---------- Material for this exercise ----------

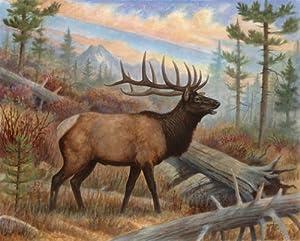 2 Moose and Elk Posters Alaska Wildlife Prints Hunting Pictures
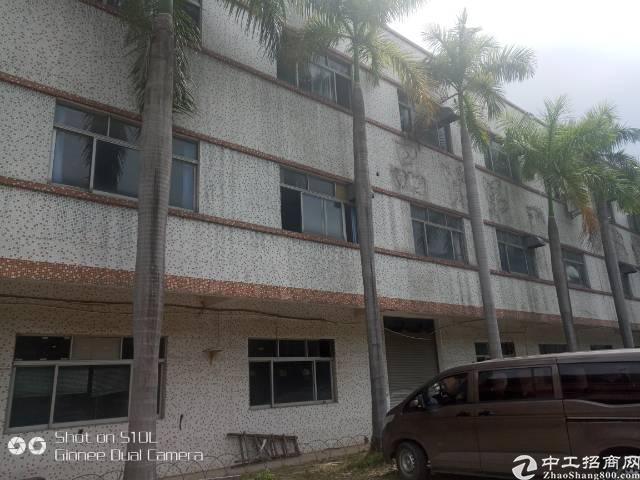 原房东独院厂房招租 标准厂房带地坪漆1-3层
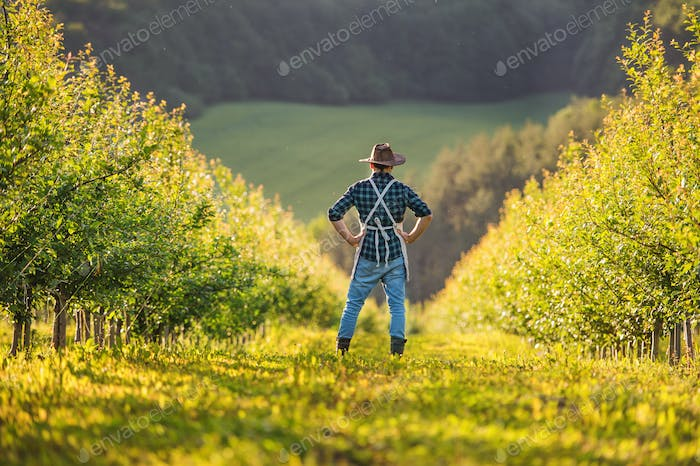 A rear view of mature farmer standing in orchard at sunset. Copy space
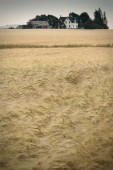 Vintage Farmstead — 图库照片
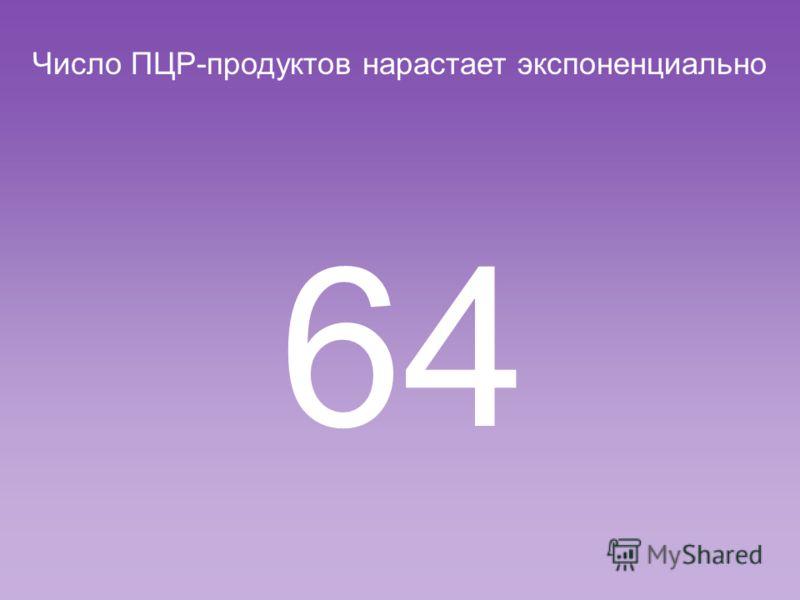 Число ПЦР-продуктов нарастает экспоненциально 32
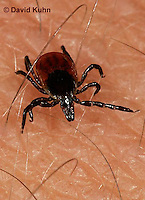 "1022-07xx  Deer Tick - Ixodes scapularis ""on human skin looking for a blood meal"" © David Kuhn/Dwight Kuhn Photography"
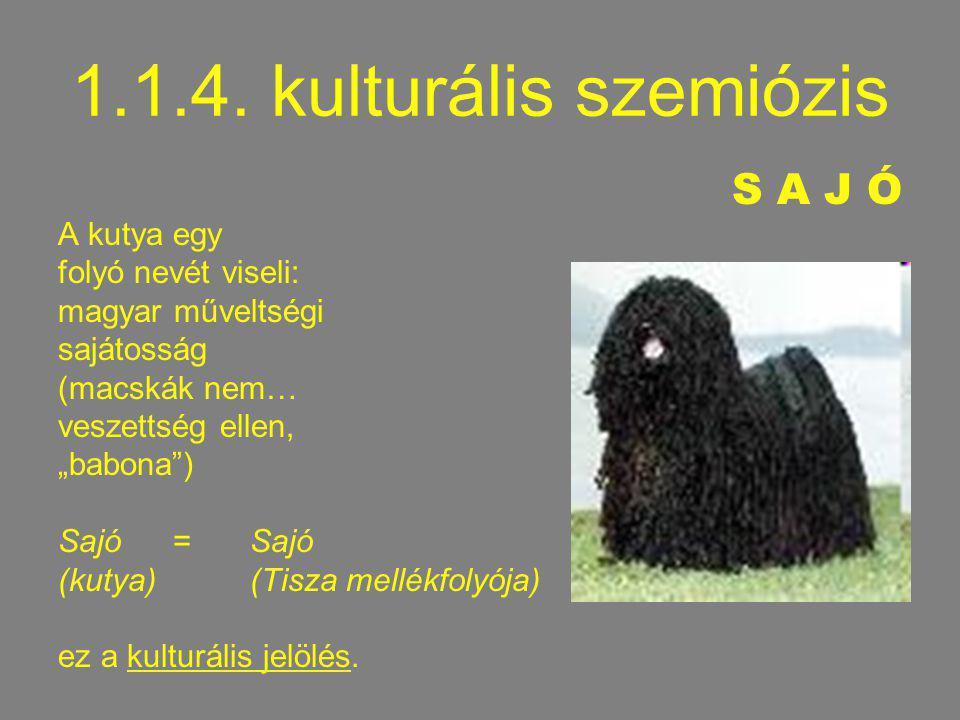1.1.4. kulturális szemiózis S A J Ó A kutya egy folyó nevét viseli:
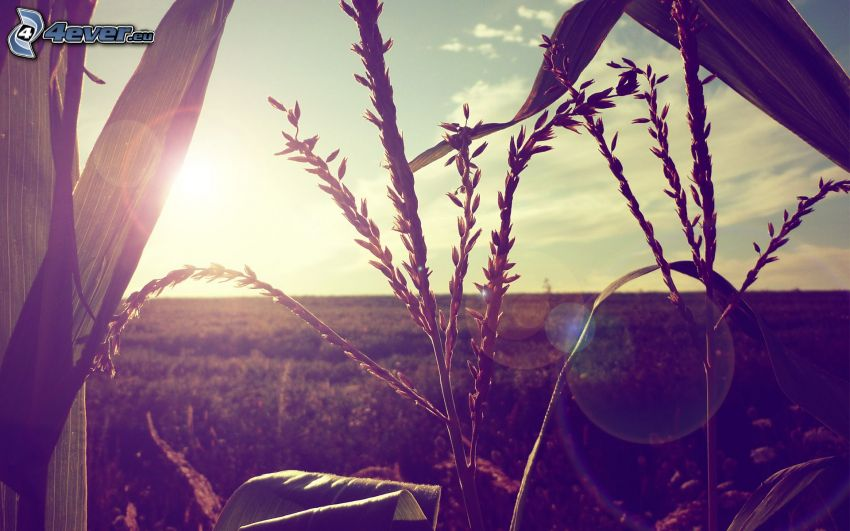 Maisfeld, Blätter, Sonne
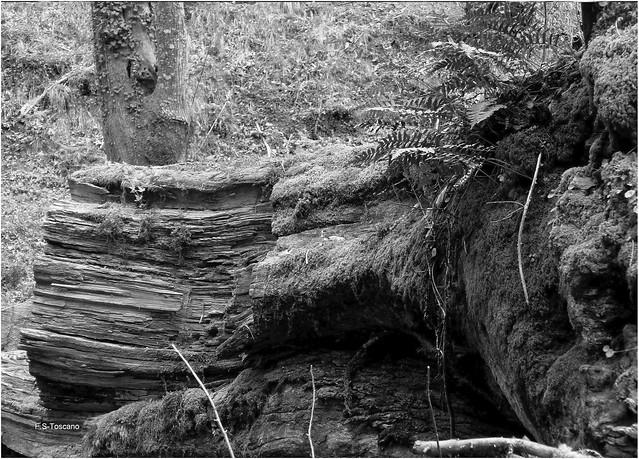 Madeira vella 10. Old wood 10.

----------

Aim of the task
What is needed is the exact run of lines from the start of the data through the line with "Число ПЦР-продуктов нарастает", both ends included, minus the pictures.

Response below
 2 Moose and Elk Posters Alaska Wildlife Prints Hunting Pictures
 原房东独院厂房招租 标准厂房带地坪漆1-3层
 A rear view of mature farmer standing in orchard at sunset. Copy space
 Vintage Farmstead — 图库照片
 Число ПЦР-продуктов нарастает экспоненциально 32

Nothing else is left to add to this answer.